As well as identifying infections, this survey methodology allows for verification of the absence of malaria transmission. Two of the study sites, Occidental Mindoro and Bataan, recorded no active infections. This is consistent with public health data and supports the notion that malaria transmission is all but absent in these areas. Although routinely collected surveillance data are key to WHO certification, augmenting these data with periodic pulses of enhanced passive or active detection provides additional assurance for the absence of infection.⁵¹ This can improve the statistical robustness of any assertions, especially if conducted at times when historically the transmission would have been high. The use of enhanced surveys might also allow for certification of elimination at lower administrative levels and assist in the more rational use of public health resources.

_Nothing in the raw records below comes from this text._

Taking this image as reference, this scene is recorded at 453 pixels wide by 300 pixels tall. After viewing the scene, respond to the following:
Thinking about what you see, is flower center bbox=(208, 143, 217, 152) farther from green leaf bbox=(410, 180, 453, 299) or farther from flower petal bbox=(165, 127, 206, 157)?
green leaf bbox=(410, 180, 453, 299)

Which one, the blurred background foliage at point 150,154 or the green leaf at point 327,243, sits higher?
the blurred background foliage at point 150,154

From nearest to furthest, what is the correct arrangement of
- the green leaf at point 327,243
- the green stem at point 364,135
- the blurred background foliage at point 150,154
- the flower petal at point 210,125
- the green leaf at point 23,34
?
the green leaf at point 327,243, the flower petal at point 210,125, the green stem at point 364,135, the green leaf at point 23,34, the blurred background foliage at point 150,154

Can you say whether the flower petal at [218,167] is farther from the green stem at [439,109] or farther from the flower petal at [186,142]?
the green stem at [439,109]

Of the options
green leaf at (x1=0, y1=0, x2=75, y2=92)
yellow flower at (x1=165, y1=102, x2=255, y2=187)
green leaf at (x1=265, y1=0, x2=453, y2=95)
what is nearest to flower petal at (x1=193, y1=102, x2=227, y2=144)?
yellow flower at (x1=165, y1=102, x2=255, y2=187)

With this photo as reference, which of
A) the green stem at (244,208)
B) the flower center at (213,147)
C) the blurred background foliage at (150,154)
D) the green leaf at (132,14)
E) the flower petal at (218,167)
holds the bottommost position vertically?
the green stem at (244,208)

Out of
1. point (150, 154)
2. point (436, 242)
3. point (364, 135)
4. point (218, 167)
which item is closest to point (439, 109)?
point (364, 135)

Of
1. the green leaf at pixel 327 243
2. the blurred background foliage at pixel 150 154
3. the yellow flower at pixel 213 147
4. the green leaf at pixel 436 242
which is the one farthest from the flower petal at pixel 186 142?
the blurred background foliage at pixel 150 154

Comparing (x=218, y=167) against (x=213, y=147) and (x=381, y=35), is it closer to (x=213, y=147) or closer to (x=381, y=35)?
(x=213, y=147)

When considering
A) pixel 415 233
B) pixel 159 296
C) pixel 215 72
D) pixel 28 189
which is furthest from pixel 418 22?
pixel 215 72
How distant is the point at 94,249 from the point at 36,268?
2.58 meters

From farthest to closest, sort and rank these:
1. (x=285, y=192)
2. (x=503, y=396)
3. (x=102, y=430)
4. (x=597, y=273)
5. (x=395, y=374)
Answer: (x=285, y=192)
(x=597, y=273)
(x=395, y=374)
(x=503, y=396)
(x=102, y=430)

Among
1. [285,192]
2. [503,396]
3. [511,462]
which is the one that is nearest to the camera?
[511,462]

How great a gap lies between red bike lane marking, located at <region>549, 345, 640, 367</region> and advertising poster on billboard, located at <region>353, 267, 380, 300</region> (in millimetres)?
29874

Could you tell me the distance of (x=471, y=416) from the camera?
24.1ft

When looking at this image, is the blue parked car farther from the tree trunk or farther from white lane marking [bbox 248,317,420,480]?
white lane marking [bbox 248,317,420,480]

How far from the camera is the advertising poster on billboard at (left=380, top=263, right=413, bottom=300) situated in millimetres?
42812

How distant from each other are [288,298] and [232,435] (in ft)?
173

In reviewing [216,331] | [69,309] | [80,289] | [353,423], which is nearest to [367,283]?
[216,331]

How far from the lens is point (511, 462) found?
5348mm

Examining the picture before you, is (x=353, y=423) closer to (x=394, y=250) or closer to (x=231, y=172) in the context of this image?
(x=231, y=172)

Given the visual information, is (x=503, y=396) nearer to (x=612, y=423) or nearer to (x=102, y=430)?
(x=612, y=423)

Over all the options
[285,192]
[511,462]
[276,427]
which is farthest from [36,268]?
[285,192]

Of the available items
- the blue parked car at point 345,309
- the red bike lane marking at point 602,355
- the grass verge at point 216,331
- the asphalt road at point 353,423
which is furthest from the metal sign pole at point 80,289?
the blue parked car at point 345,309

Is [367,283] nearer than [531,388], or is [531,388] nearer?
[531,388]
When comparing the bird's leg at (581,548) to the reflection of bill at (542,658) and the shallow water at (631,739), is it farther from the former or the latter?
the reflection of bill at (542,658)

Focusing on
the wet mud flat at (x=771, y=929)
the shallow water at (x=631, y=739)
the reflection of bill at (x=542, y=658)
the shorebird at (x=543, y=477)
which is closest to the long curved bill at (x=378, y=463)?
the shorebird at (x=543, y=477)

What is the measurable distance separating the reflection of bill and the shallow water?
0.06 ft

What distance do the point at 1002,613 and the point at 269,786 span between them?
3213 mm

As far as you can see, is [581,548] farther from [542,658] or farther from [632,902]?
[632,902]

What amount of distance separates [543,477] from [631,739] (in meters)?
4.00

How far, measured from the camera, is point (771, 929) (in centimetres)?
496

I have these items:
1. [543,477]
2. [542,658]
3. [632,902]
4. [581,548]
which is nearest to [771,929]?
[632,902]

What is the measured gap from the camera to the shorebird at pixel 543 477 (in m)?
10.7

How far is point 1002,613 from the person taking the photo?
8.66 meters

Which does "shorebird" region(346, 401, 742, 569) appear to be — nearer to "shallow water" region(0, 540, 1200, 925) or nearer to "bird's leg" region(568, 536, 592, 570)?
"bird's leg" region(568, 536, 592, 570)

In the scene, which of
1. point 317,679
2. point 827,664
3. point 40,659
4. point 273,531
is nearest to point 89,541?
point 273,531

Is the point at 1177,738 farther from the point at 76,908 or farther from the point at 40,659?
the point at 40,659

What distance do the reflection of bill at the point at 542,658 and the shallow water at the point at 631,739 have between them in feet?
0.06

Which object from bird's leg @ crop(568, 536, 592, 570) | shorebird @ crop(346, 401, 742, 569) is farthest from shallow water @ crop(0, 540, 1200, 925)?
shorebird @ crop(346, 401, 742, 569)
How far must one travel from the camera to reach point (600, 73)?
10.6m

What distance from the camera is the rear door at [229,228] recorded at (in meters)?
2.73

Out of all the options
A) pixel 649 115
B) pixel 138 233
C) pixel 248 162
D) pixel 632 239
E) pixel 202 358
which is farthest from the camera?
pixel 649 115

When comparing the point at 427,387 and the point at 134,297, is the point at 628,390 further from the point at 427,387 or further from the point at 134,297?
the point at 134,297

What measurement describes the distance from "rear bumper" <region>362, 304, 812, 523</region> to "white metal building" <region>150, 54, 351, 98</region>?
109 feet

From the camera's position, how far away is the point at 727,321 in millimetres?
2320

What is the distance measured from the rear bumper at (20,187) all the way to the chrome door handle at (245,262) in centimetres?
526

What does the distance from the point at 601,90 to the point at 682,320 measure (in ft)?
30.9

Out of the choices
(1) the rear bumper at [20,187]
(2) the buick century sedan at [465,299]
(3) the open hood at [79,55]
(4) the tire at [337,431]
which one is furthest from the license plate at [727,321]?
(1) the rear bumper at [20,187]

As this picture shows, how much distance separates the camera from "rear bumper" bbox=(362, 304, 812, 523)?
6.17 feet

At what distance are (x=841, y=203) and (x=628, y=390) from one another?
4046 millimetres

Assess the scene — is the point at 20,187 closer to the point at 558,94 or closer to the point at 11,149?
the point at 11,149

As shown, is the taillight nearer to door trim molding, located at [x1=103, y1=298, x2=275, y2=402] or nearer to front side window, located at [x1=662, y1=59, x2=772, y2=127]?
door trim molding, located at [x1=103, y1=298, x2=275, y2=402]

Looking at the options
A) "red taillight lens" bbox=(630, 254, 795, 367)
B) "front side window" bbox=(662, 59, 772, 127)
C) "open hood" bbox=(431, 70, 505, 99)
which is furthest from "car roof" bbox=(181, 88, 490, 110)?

Despite the utility of this survey methodology, there were several important limitations to this study. This analysis relied on individuals reporting to participating health facilities and therefore is not representative of the wider population within this region. Previous studies have found biases in the demographic groups captured by facility surveys, with high attendance primarily by mothers and young children.⁵² Moreover, the indigenous populations are known to be mobile and may attend different facilities, affecting the relevance of geolocation data for follow-up activities. Because these movements are seasonal, future studies could explore targeting specific time periods. In addition, although most of the infections on Palawan were by P. falciparum, approximately a quarter was due to P. vivax; this may lead to overestimation of numbers of malaria infections if repeated reports are due to relapses. We also observed individuals (1.1%, n = 61) who were microscopy- and/or RDT-positive but PCR-negative. With this, there is the possibility of false-positive RDT results when the malaria parasite is cleared, and parasite antigens remain in circulation. These negative results by PCR could result from improper collection and/or storage of DBSs from the study sites to RITM laboratories in Manila, leading to DNA degradation.^53–55

Nevertheless, this study demonstrates the utility of health facility surveys. Similar health facility–based approaches have been applied in Kenya,⁵⁶ showing good concordance between the facility and community-based estimates of infection. The approach has been used to identify risk factors for infection in both Haiti⁵⁷ and Indonesia.¹⁰ In this study, the addition of the combination of geolocation and diagnostic methods performed by community volunteer health workers allowed real-time mapping of field diagnostic methods such as microscopy and RDT down to the household level. This is encouraging as it suggests that as strategies emerge for malaria elimination, these health workers can take new roles with proper training and resources. This is evident as they adapted to the use of mobile technology for tablet-based questionnaires and mapping and collect blood on filter papers.

CONCLUSION

Extended health facility surveys can provide more comprehensive and readily accessible data for operational planning and evaluation of malaria and other diseases. Incorporating molecular diagnostics provided additional information in detecting subpatent and asymptomatic infections that are missed by routine methods such as microscopy and RDT, preventing underestimated malaria prevalence. How this approach can be incorporated into the routine health system and budgets require further consideration. Community volunteer health workers can collect blood on filter papers for multiple testing or multi-disease testing in the future. Indeed, health facility surveys incorporated with geolocation and molecular methods could be adapted across a range of ecologies (e.g., rural and forested population) and can support malaria control not just in Palawan but other areas with similar transmission. Similarly, these methods can be used to provide stronger evidence of progress toward elimination as observed in Occidental Mindoro and Bataan allowing subnational verification as part of the Philippines’ march to malaria freedom.

Note: Supplemental tables appear at www.ajtmh.org.